When Markets Collide

I recently read Mohamed A. El-Erian’s When Markets Collide: Investment Strategies for the Age of Global Economic Change. The book has been sitting in my shelf for a few months but since it got the Financial Times Book of the Year Award last year and was hyped a lot over the holidays I finally caved and read it.

I may have started reading the book with a bit of a bias because of all the hype and was expecting a good read. But it turned out that my enjoyment from reading this book was much less then expected and it was a chore to actually finish the thing with multiple pit stops and even reading a whole other book in between chapters.

The book starts off by introducing the reader to the concept and realization of emerging markets and he sort of talks about it like no one realizes that they are becoming increasingly important and their foreign currency surpluses are rising exponentially. Although this is a important point I feel that the writing is in such a way that he assumes you’ve been living in a cave for 10 years and he spends well over 50 pages on something that could have been summed up in 5. Many of the other subjects in the book also fall into this pattern. Another gripe I had with the book was that it seemed to lack focus, like the chapters had been written disjointly and spliced together in the editing phase.

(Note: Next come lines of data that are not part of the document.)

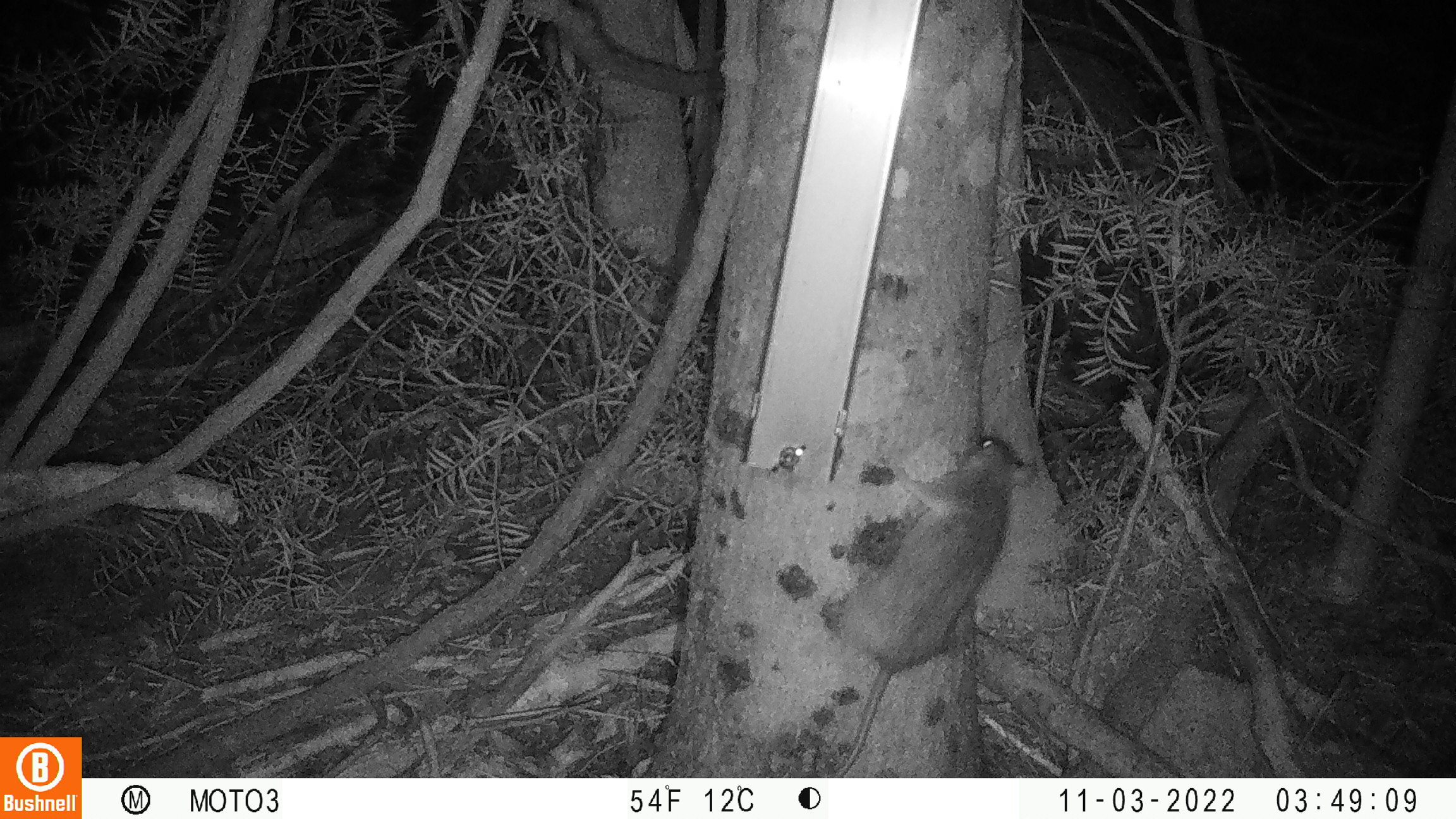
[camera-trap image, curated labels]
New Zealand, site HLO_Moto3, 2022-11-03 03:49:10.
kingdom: Animalia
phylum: Chordata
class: Mammalia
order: Rodentia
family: Muridae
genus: Rattus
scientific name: Rattus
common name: rat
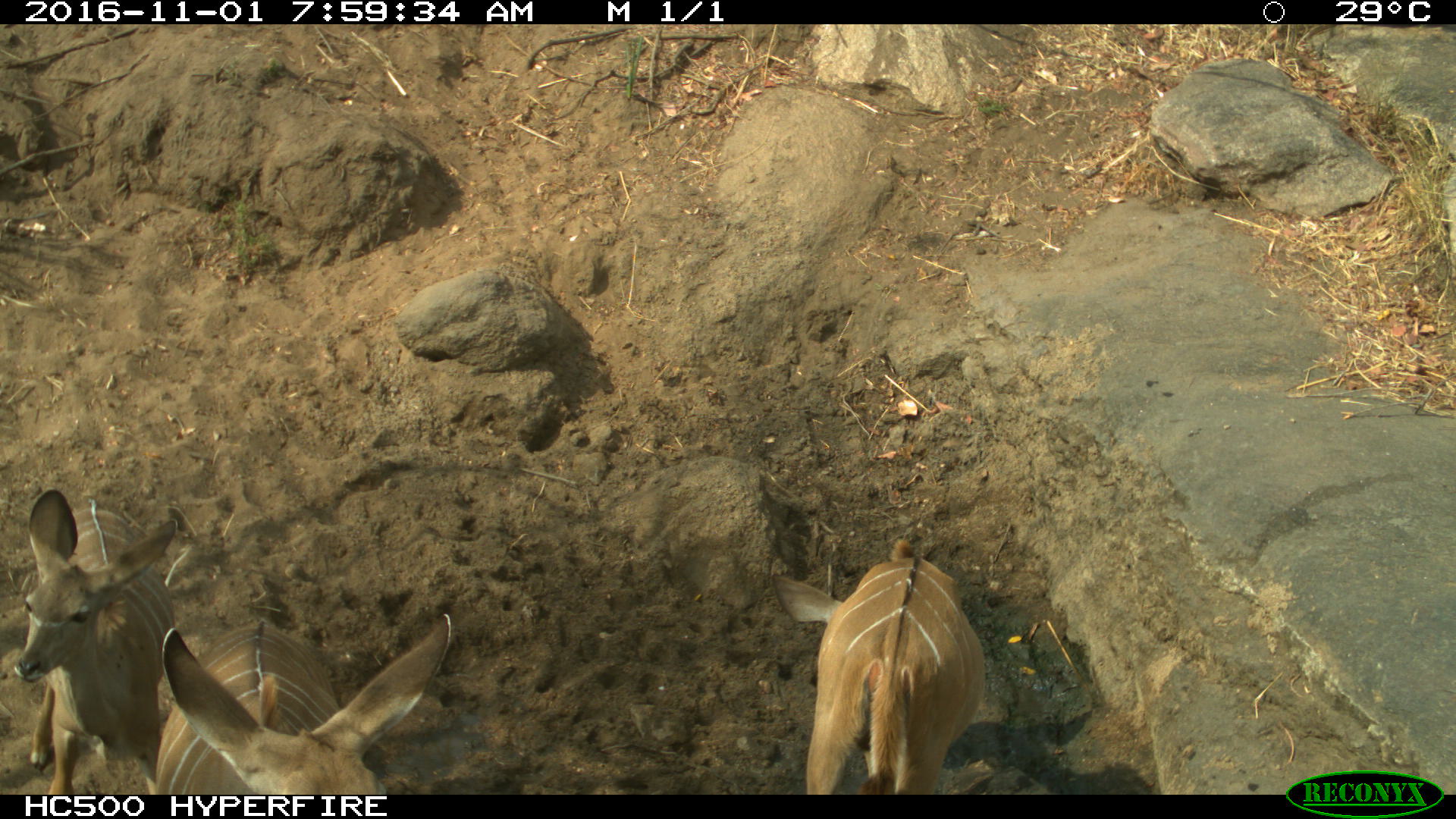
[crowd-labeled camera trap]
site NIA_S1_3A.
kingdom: Animalia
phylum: Chordata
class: Mammalia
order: Artiodactyla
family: Bovidae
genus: Tragelaphus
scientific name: Tragelaphus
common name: kudu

In spite of what I didn’t like about the book it is does have numerous good subjects and covers them fairly well. The risk management section at the end strikes at some important but well known points. But it sort of just sounds like an afterthought to the book with some fancy risk terminology thrown in just to have it there. What I liked best about the book was that it pointed out the fact that people have to sometimes step back and look at the whole picture when dealing with financial markets (“Sometimes you can’t see the forest for the trees”).

I’m not sure if I would recommend the book but it is a pretty quick read if you force yourself through it instead of reading it on and off on the tube like I did over a whole week. I’d say if you can borrow it read it but don’t buy it, it’s not worth buying.